Text provided —
%%

De casibus virorum illustrium (On the Fates of Famous Men) is a work of 56 biographies in Latin prose composed by the Florentine poet Giovanni Boccaccio of Certaldo in the form of moral stories of the falls of famous people, similar to his work of 106 biographies De Mulieribus Claris.

Overview
De casibus is an encyclopedia of historical biography and a part of the classical tradition of historiography. It deals with the fortunes and calamities of famous people starting with the biblical Adam, going to mythological and ancient people, then to people of Boccaccio's own time in the fourteenth century. The work was so successful it spawned what has been referred to as the De casibus tradition, influencing many other famous authors such as Geoffrey Chaucer, John Lydgate, and Laurent de Premierfait. De casibus also inspired character figures in works like The Canterbury Tales, The Monk's Tale, the Fall of Princes (c. 1438), Des cas de nobles hommes et femmes (c. 1409), and Caida de principles (a fifteenth-century Spanish collection), and A Mirror for Magistrates (a very popular sixteenth-century continuation written by William Baldwin and others).

%%

Extracted information —
%%

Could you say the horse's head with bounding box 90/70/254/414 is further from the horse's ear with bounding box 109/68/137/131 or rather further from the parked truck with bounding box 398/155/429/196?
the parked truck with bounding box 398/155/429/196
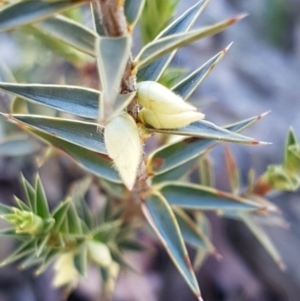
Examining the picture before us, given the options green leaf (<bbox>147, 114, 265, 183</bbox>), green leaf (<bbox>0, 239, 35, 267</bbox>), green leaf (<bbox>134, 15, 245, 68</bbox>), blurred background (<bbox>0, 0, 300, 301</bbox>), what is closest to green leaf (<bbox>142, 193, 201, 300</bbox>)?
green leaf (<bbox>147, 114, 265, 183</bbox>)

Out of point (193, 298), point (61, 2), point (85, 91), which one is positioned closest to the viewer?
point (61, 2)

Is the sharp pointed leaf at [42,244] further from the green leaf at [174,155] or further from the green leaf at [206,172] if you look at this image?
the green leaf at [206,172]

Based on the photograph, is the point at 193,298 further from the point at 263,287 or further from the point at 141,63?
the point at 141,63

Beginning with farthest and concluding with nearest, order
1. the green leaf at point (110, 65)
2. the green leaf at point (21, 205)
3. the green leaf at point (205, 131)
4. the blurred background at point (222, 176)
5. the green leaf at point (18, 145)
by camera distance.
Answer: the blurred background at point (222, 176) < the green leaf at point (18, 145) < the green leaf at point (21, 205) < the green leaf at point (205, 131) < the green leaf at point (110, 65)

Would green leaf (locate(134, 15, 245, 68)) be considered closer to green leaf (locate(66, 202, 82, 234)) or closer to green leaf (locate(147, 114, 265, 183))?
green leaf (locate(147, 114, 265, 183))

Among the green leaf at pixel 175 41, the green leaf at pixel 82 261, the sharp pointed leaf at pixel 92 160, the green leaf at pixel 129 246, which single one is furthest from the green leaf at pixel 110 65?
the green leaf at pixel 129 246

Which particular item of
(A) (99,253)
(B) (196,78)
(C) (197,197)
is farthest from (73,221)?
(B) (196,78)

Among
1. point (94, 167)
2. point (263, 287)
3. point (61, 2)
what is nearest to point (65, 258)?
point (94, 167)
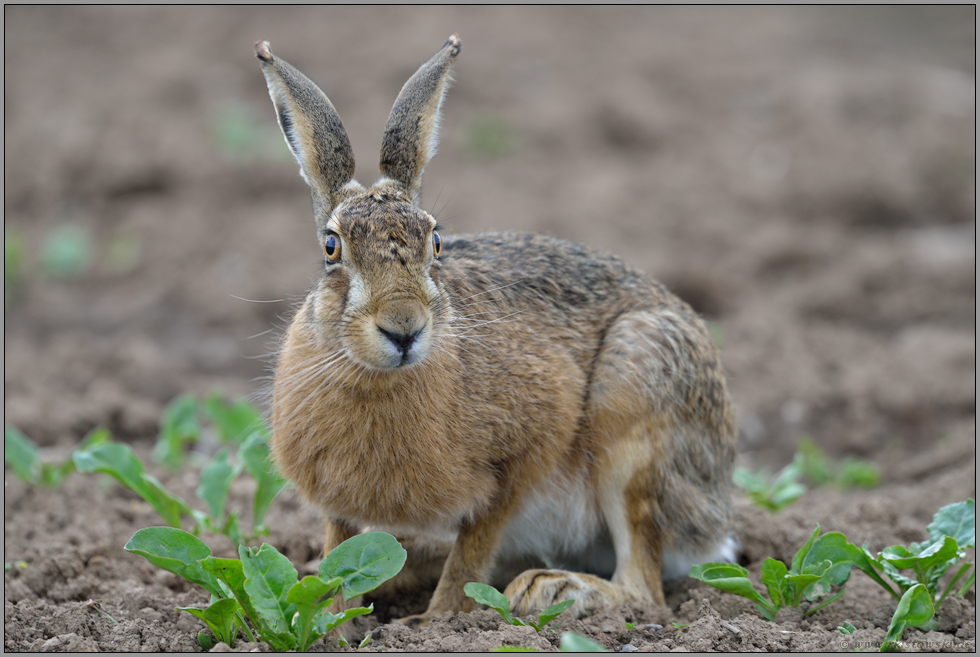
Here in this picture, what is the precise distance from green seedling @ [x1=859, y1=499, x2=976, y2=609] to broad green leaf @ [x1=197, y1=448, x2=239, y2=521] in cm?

%%

Exercise tasks —
1. According to the article on Boccaccio's De casibus virorum illustrium, how many biographies does the work contain?
2. List every work that the article on Boccaccio's De casibus virorum illustrium says drew character figures from De casibus.
3. Resume the article on Boccaccio's De casibus virorum illustrium from its final sentence.

Answers in order —
1. 56

2. The Canterbury Tales, The Monk's Tale, the Fall of Princes, Des cas de nobles hommes et femmes, Caida de principles, A Mirror for Magistrates

3.
Development
Boccaccio wrote the core of his work from about 1355 to 1360 with revisions and modifications up to 1374. For almost four hundred years this work was the better known of his material. The forceful written periodic Latin work was far more widely read then the now famous vernacular  Tuscan/Italian tales of Decameron. The Renaissance period saw the secular biography development which was spearheaded partly by the success of this work being a stimulus and driving force of the new biography-moral genre.

Purpose
Boccaccio's perspective focuses on the disastro awaiting all who are too favoured by luck and on the inevitable catastrophes awaiting those with great fortune. He offers a moral commentary on overcoming misfortune by adhering to virtue through a moral God's world. Here the monastic chronicle tradition combines with the classical ideas of Senecan tragedy.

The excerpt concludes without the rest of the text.